Short web captions:
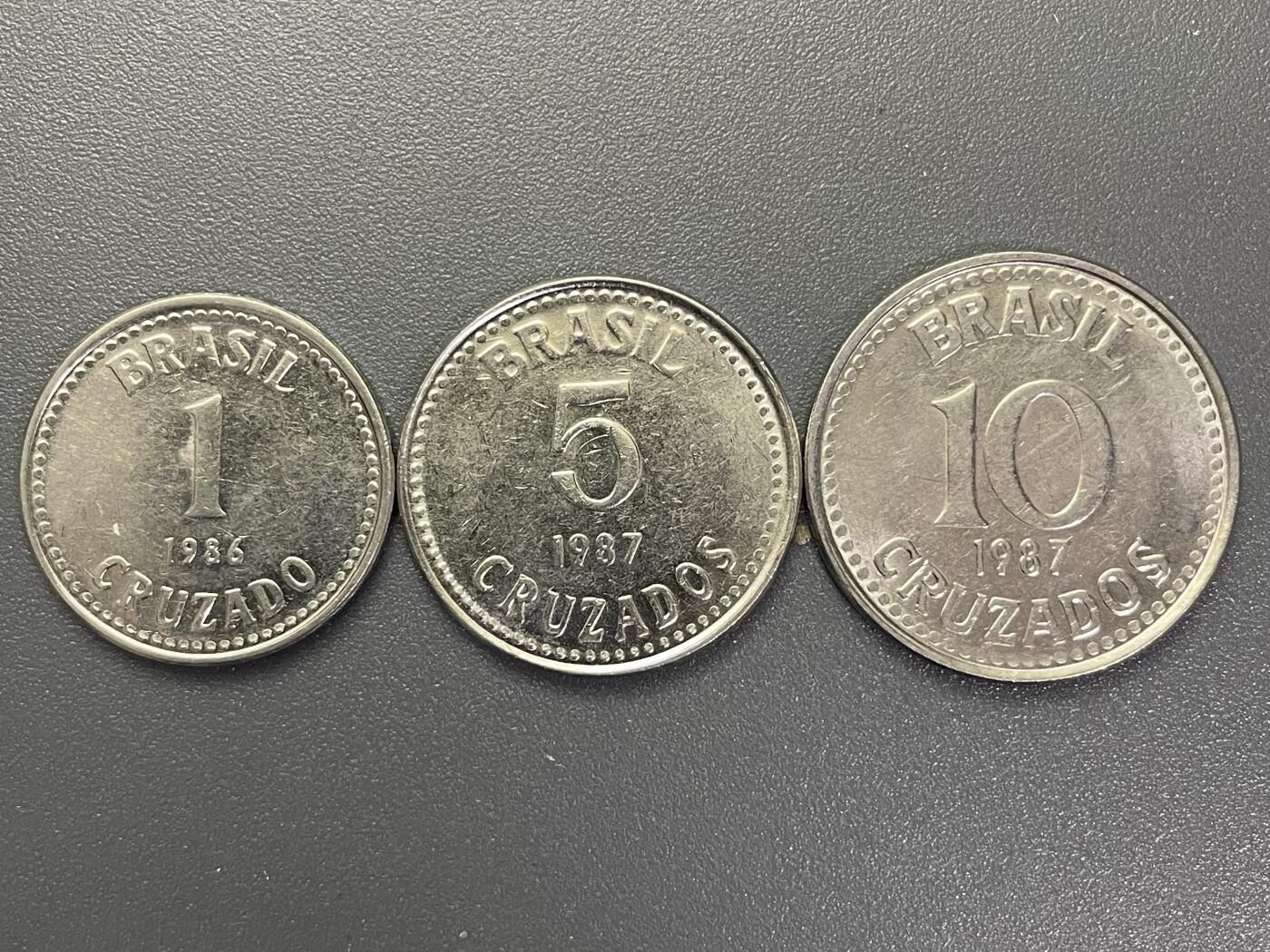 回流1019 巴西🇧🇷一组3枚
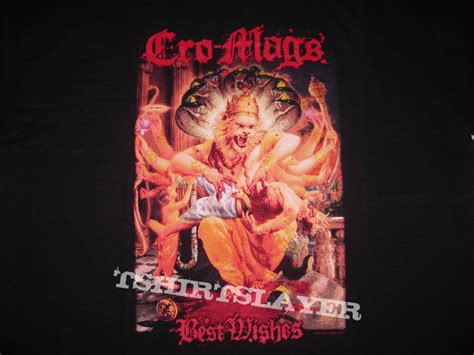 Cro-Mags-Best Wishes | TShirtSlayer TShirt and BattleJacket Gallery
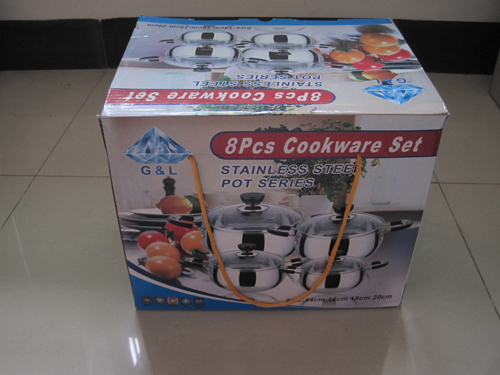 Factory Price Mini Food Chopper -
 Stainless Steel Cooking Pot Cassreole Sp4-100 – Long Prosper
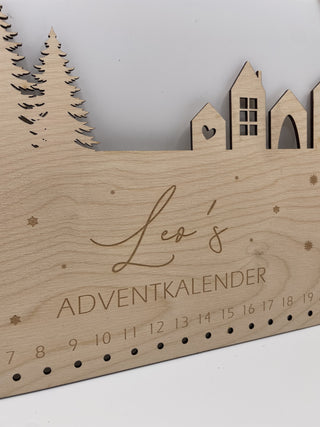 adventskalender zum selber befüllen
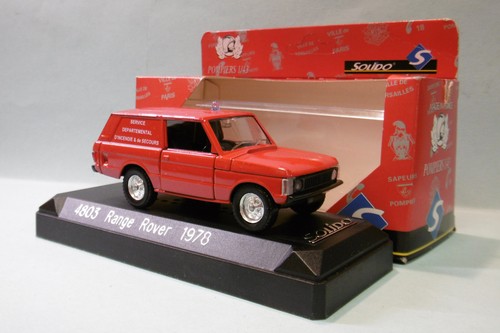 Solido range rover - -, 1978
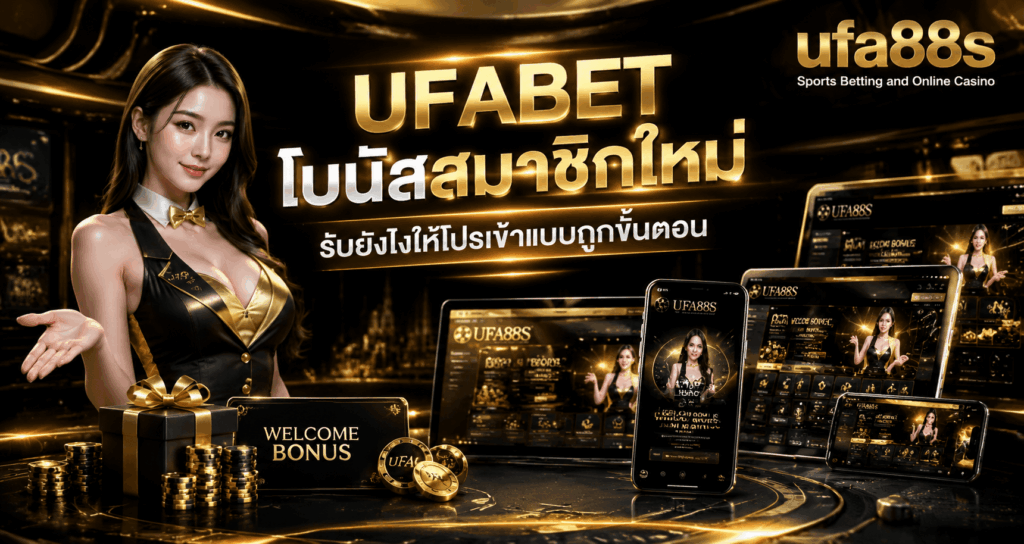 UFABET โบนัสสมาชิกใหม่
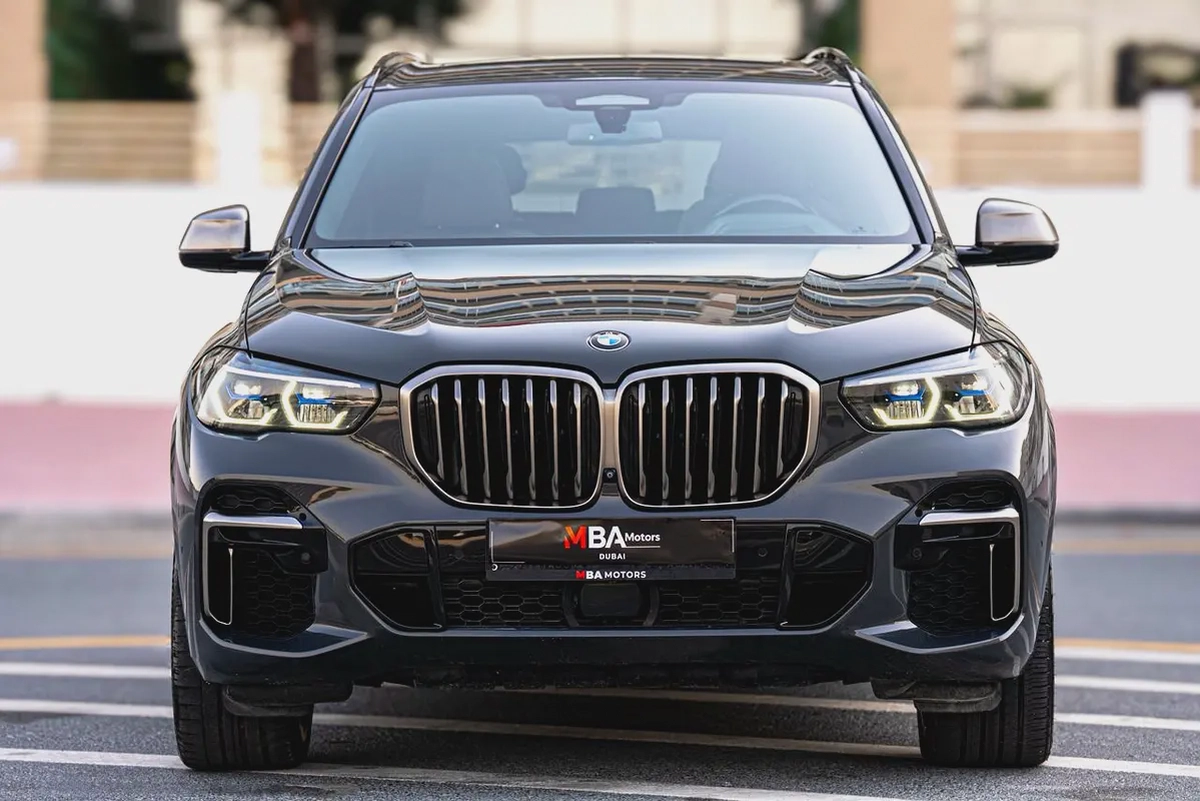 BMW X5 M50i 2022 GCC Specs - Under AGMC Warranty and Service - Full Service Record-2-2
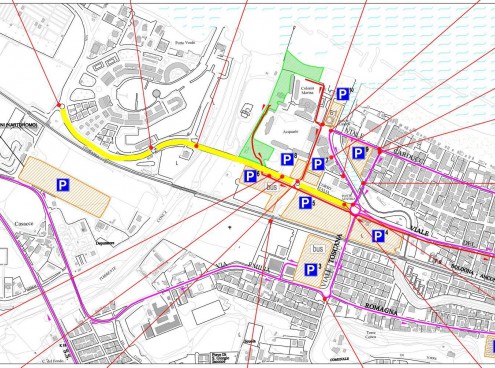 Viabilità limitata per l'Acquario per evento 23/4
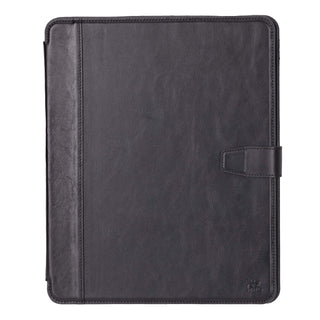 Parma Premium Leather Case for iPad Pro 13 Inch M4 (2024) with Pencil Holder, Handmade, Kickstand, Detachable Wallet, Full-Grain Leather, Compatible with Apple Pencil (USB-C), Antique Brown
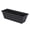 Black, variant on 14-Inch Rectangular Window Box Planter with Drainage Tray - Durable Resin Flower Pot for Indoor Outdoor Plants, Vegetables, and Herbs - Modern Decorative Garden Trough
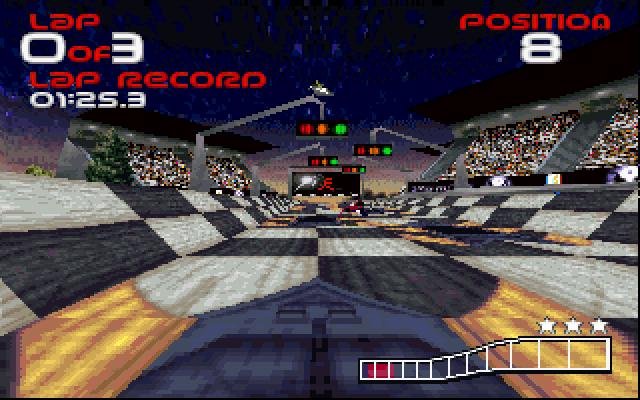 Wipeout screenshot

> Work item:
Turn every line of the entries above into a JSON list of strings, with one string per line and blank lines skipped. Leave the picture markers out.

> Result for this task:
[
  " 回流1019 巴西🇧🇷一组3枚",
  " Cro-Mags-Best Wishes | TShirtSlayer TShirt and BattleJacket Gallery",
  " Factory Price Mini Food Chopper -",
  " Stainless Steel Cooking Pot Cassreole Sp4-100 – Long Prosper",
  " adventskalender zum selber befüllen",
  " Solido range rover - -, 1978",
  " UFABET โบนัสสมาชิกใหม่",
  " BMW X5 M50i 2022 GCC Specs - Under AGMC Warranty and Service - Full Service Record-2-2",
  " Viabilità limitata per l'Acquario per evento 23/4",
  " Parma Premium Leather Case for iPad Pro 13 Inch M4 (2024) with Pencil Holder, Handmade, Kickstand, Detachable Wallet, Full-Grain Leather, Compatible with Apple Pencil (USB-C), Antique Brown",
  " Black, variant on 14-Inch Rectangular Window Box Planter with Drainage Tray - Durable Resin Flower Pot for Indoor Outdoor Plants, Vegetables, and Herbs - Modern Decorative Garden Trough",
  " Wipeout screenshot"
]